In our group we perform high-pressure HP experiments on 2D materials and Moiré systems in the low-temperature (LT), room-temperature (RT) and the high-temperature (HT) range. Furthermore, we developed a new method- the horseshoe method- to consistently load 2D materials and heterostructures sitting on silicon substrates, into DACs, addressing a common bottleneck in such experiments. On HPRT and HPHT range, we focus on the high-pressure synthesis of novel 2D materials. For instance, in our recent work, we demonstrated for the first time, the formation of a hard, transparent, sp3-containing 2D phase from compression of few-layer graphene in a water at room-temperature, providing robust evidence of the formation of 2D diamond. On the HPLT range, we investigate novel collective excitations in Moiré systems by Raman spectroscopy, photoluminescence, reflection contrast and magneto-optical Kerr effect.

Photon scattering and spectroscopy techniques in the optical regime are among the most powerful probes of 2D materials. Such techniques include inelastic light (Raman) scattering, photoluminescence, differential reflection/absorption spectroscopy, circular/linear dichroism and magneto-optical Kerr-effect measurements. Together, these probes provide detailed information on the lattice (vibrational), magnetic, and electronic structure.
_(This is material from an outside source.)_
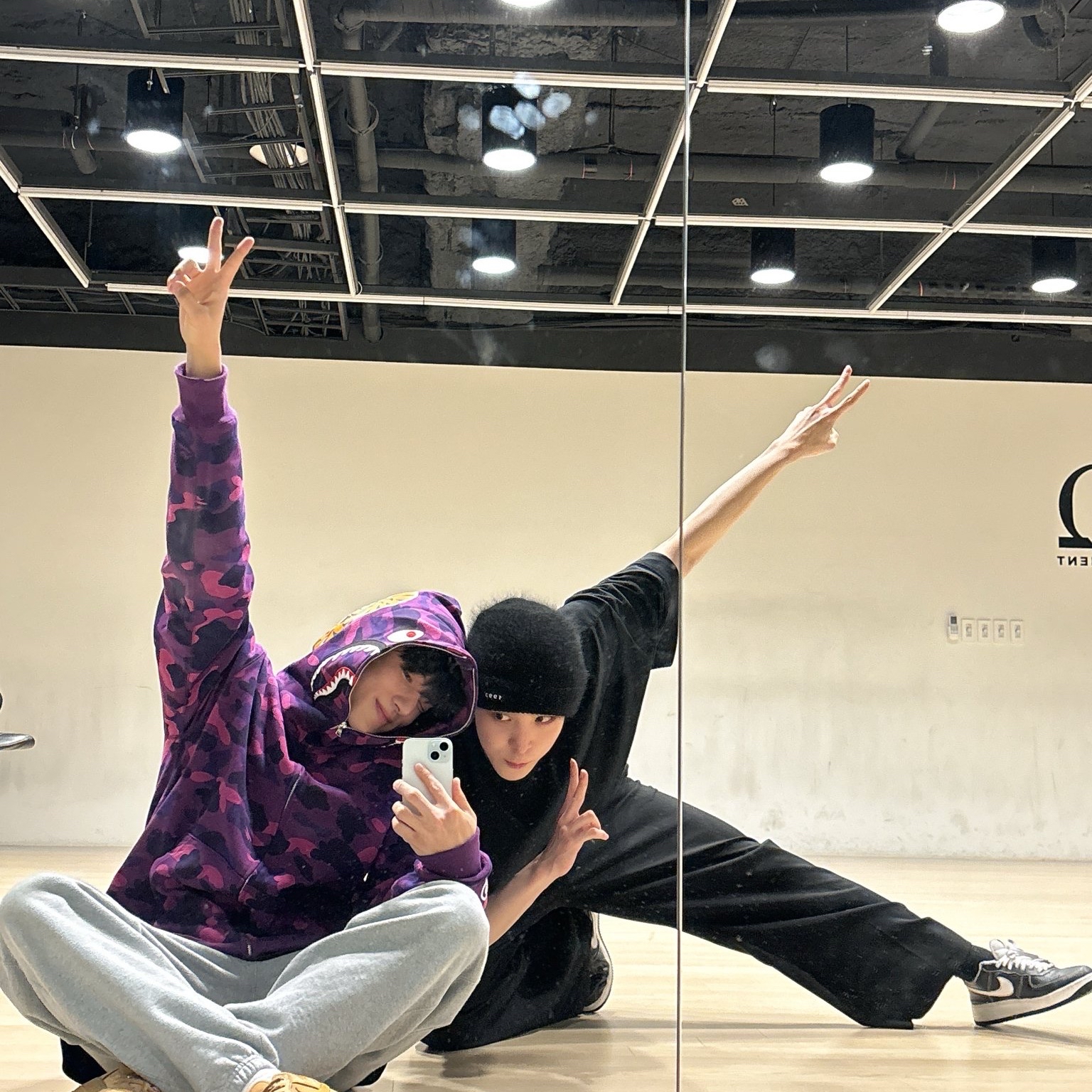 우영 (에이티즈)의 최신 사진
Combined with in-house sample fabrication and in-situ tunability of temperature, magnetic/electric field, uniaxial strain and hydrostatic pressure, a wide variety of samples can be investigated within a broad range of their respective phase diagrams. In our group, these techniques are used to investigate magnetism in novel magnetic van der Waals materials, including magnetic 2D heterostructures, as well as optical signatures of moiré physics in twisted heterobilayers.
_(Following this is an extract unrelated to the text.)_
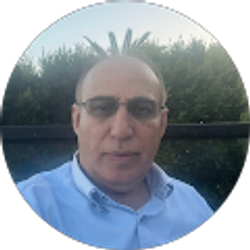 Profile photo of Bachar Alkabaz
A unifying theme in the study of correlated electronic materials is the importance of mesoscale structure – patterns that exist on length scales between the atomic and the macroscopic. These patterns often arise from the competition between dissimilar ground states with nearly degenerate energies and can take many forms, such as nanoscale phase textures and long-wavelength modulations of charge and spin degrees of freedom. Due to fine balance of energy scales, sample heterogeneity often has major consequences for the functional properties of such materials, and imaging studies are required to properly understand how the macroscale behavior arises from the mesoscale patterns.
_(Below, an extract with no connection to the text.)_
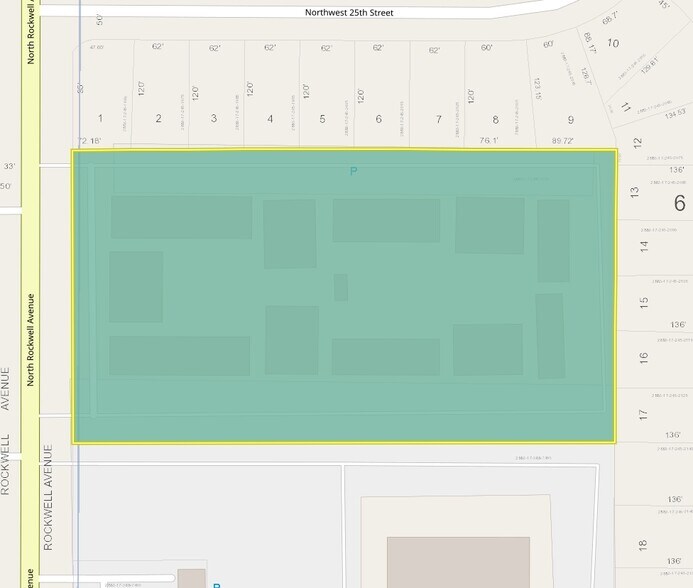 More Photos Of 2500-2530 N Rockwell Ave, Bethany Apartments For Sale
Soft x-ray microscopy would be an ideal way to study the spatial dependence of these materials, particularly in transition-metal based compounds, because the ability to perform experiments at selected atomic resonances makes it possible to highlight subtle electronic features. However, optics for soft x-rays are poor quality and very lossy, making it challenging to perform imaging experiments. In addition, most of the soft x-ray scattering signal associated with electronic structure variations arises from phase contrast, rather than amplitude contrast. Traditional imaging methods are either completely blind to this signal, or are unable to produce quantitative images of the phase contrast signal. We have been researching ways to apply coherent lensless imaging methods, which circumvent the need for efficient lenses and produce quantitative phase contrast images, to resonant soft x-ray scattering experiments. Examples of our recent efforts include works in progress on recovering images of antiferromagnetic ordering in rare earth nickelates and van Der Waals antiferromagnets. In addition, we have been developing new methodologies, such as Randomized Probe Imaging, designed to enable dynamic studies using the same contrast mechanisms.